Everyone who worked with BI 7.0 knows that Analysis Process Designer (APD) is a workbench for creating, executing, and monitoring analysis processes. The analysis process is primarily based on data that was consolidated in the Data Warehouse and that exists in InfoProviders. One of the applications of APDs from a technical point of view would be feeding query results into a DataStore object or an attribute of a characteristic. In this post I review a few examples on how consultants may use APDs for addressing particular analysis tasks.
Analysis Process Designer allows you to set up a model where you move data from source to target and do some transformations on the way. As a source we can use any InfoProvider in the data model. The following types of data target are available in the Analysis Process Designer:
● Attributes of a characteristic
● DataStore objects
● CRM attributes
● Target groups for SAP CRM
● Data mining models:
○ Training the decision tree
○ Training the clustering model
○ Training the scoring model (regression)
○ Training data mining models from third parties
○ Creating association analysis models
1. Examples of business applications
1.1. ABC classification for customers
In ABC classification we assign customers to certain categories based on business rules. For example, you can classify your customers into three classes A, B and C according to the sales revenue or profit they generate. When you choose ABC classification in APD you have to specify the characteristic for which the classification is to be performed, its attribute, key figure, appropriate query, and threshold values for the individual ABC classes.
1.2. Scoring (traffic light) model
In a number of BI scenarios we may have a requirement for generating scoring or traffic light indicators for a certain set of KPIs. We may want to know, for example, how close the actual value is to the budgeted one. A range of traffic lights (red/yellow/green) needs to be displayed by geography, product group, profit center, etc.
Traffic light indicators need to be assigned to each report line based on a complex logic. For example, if one or two countries in the region are underperforming, region’s indicator is set to yellow. If more then two countries are underperforming region’s indicator for the analyzed period should be set to red.
As values for traffic light indicators are not cumulative they have to be calculated separately for each level of granularity. Knowing indicators at the lowest level of granularity does not help much in deriving them for upper levels, as there is a business rule defined for each level separately. Therefore, we have to build a set of queries for each level of data model where traffic light indicators need to be displayed. APD would help us feeding query results into the cube reporting on scoring results.
2. Example of data flow for scoring model
The following data flow model can be used for calculating scoring results. The infocube contains measures (KPIs) used for scoring, such as sales volume and sales budget. It also has a set of traffic light KPIs that need to be populated with indicators for each granularity level.

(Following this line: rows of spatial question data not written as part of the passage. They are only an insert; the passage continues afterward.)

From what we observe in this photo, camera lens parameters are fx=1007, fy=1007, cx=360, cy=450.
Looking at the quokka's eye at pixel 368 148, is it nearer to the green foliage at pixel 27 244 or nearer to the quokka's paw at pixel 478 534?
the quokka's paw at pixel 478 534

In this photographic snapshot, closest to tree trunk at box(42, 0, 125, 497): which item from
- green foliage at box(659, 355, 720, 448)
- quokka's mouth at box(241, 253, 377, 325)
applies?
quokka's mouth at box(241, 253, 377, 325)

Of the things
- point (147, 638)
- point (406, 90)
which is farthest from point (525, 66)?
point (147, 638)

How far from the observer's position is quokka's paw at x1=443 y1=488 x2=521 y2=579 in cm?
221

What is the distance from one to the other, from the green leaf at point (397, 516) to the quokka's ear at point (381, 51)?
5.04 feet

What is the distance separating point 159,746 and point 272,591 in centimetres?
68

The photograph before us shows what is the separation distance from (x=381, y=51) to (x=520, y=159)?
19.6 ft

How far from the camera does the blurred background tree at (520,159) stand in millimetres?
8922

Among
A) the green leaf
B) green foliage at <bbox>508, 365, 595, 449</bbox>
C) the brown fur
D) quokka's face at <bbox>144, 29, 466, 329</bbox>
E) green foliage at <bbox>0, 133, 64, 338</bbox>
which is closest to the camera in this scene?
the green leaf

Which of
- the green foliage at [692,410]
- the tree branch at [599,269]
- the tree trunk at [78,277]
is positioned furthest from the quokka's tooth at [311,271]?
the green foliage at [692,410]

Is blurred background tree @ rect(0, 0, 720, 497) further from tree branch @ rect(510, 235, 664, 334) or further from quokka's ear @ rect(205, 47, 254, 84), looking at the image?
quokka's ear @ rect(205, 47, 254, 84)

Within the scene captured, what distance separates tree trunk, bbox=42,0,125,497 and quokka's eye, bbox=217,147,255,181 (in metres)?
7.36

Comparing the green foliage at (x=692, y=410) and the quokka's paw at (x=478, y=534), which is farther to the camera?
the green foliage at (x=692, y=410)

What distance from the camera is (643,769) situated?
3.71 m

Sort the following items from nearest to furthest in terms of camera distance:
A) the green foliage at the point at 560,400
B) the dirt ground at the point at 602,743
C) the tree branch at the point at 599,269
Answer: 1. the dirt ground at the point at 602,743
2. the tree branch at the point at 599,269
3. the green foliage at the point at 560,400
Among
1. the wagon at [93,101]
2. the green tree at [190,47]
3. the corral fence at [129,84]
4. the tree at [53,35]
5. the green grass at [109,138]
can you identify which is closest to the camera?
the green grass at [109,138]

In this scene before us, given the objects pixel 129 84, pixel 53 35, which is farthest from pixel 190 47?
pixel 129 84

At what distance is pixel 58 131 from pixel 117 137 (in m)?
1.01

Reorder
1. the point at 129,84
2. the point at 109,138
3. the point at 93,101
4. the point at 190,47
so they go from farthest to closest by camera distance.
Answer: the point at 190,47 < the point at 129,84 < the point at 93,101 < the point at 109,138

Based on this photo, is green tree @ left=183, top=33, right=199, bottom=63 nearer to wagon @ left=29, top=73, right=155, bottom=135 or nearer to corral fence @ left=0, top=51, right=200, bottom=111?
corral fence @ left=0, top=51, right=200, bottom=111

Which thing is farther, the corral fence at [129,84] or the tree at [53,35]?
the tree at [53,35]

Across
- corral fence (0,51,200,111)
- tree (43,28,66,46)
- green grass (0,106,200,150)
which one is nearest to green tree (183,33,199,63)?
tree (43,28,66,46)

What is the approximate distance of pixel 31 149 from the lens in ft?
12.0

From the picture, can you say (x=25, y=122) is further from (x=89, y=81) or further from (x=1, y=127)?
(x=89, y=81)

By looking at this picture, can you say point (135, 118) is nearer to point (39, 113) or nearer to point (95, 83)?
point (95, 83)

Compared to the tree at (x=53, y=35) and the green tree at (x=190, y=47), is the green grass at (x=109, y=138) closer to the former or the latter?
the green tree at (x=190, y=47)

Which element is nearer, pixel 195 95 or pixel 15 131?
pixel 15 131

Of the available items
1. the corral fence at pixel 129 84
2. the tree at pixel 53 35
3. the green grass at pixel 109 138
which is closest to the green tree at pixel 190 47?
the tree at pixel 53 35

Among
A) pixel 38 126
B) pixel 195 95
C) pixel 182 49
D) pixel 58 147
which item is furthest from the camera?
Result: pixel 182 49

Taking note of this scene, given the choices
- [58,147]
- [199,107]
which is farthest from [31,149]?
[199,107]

3. Why using APD in the scoring model
It is important to note that in the scoring model instead of APD/Query approach one can use a transformation (formerly known as an update rule) connecting cube to itself. In the start/end routine we can build business logic required for scoring results calculations:
However, this approach requires complex development in ABAP. Specific scoring requirements have to be documented by a business user in advance, which usually makes development cycle longer. Any adjustments to the scoring logic require ABAP code modifications.
Alternatively, when we use Query/APD approach, analysts are able to define scoring requirements in the queries, test and modify them whenever it is needed. They can also run queries and check preliminary results. Needless to say, it is usually easier to modify and test queries rather than transformations with ABAP code.